I'm not TwoJay but I hope you don't mind if I chip in, this whole topic interested me a little especially when TwoJay mentioned about avoiding bodybuilding style workouts and sticking to something more strength and power orientated, I totally agree.
I do a fairly basic powerlifting routine, combined with a day of plyo metrics, upper body and lower body and a little bit of strong man/circuit training which I mix in on quieter work weeks: smacking a tyre with a sledge hammer, farmers walks, kettlebell work and occasionally some sled dragging/pushing.

Olympic lifting is great too as TwoJay said but there are only so many hours in the week and I tend to enjoy the other stuff more :)

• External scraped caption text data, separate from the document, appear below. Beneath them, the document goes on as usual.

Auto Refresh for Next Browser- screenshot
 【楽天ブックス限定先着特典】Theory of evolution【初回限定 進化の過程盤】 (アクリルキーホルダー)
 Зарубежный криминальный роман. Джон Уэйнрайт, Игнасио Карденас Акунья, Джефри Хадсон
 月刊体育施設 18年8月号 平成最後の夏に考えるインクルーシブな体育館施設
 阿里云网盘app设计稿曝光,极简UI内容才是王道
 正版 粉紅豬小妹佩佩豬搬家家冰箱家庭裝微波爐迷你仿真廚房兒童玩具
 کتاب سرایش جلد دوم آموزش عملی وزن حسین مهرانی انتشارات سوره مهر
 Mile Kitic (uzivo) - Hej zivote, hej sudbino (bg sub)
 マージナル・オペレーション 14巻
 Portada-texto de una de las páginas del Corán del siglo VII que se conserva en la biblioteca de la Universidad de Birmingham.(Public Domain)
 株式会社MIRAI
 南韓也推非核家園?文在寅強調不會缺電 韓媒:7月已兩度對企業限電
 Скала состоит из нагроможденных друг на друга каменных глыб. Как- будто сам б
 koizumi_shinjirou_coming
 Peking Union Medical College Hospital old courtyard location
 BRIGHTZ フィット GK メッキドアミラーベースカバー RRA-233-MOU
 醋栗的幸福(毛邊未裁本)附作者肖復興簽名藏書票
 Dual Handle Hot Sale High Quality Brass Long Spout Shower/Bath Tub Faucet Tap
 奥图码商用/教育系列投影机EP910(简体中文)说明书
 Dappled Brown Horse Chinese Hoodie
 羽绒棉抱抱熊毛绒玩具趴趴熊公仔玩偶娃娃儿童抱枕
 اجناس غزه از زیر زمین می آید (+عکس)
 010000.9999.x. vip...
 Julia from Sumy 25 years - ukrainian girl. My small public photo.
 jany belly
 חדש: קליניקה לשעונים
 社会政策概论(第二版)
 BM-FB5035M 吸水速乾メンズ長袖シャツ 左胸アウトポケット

Google starting strength for a good very basic powerlifting routine, the cube (by Brandon Lily) if you want something more advanced.

Stack.com/explosive-training is great for interesting plyo metric stuff, my favourites tend to be box-jumps, squat jumps, lateral box-jumps and depth jumps once very comfortable with box jumps, medicine ball slam variations for the upper body work well for me along with battle rope work which you can treat as HIIT cardio also, bonus :)

Kettlebell stuff is pretty easy to find online too, take it easy on these to start off with though to be kind on your shoulders.

Hope all that is somewhat helpful, of course nobody "needs" to do any of this stuff to operate Steadicam, but personally I find the fitter I am the more comfortable I am in the rig, the less sore I feel the next day after some long hard hours in the rig and the more I enjoy my work.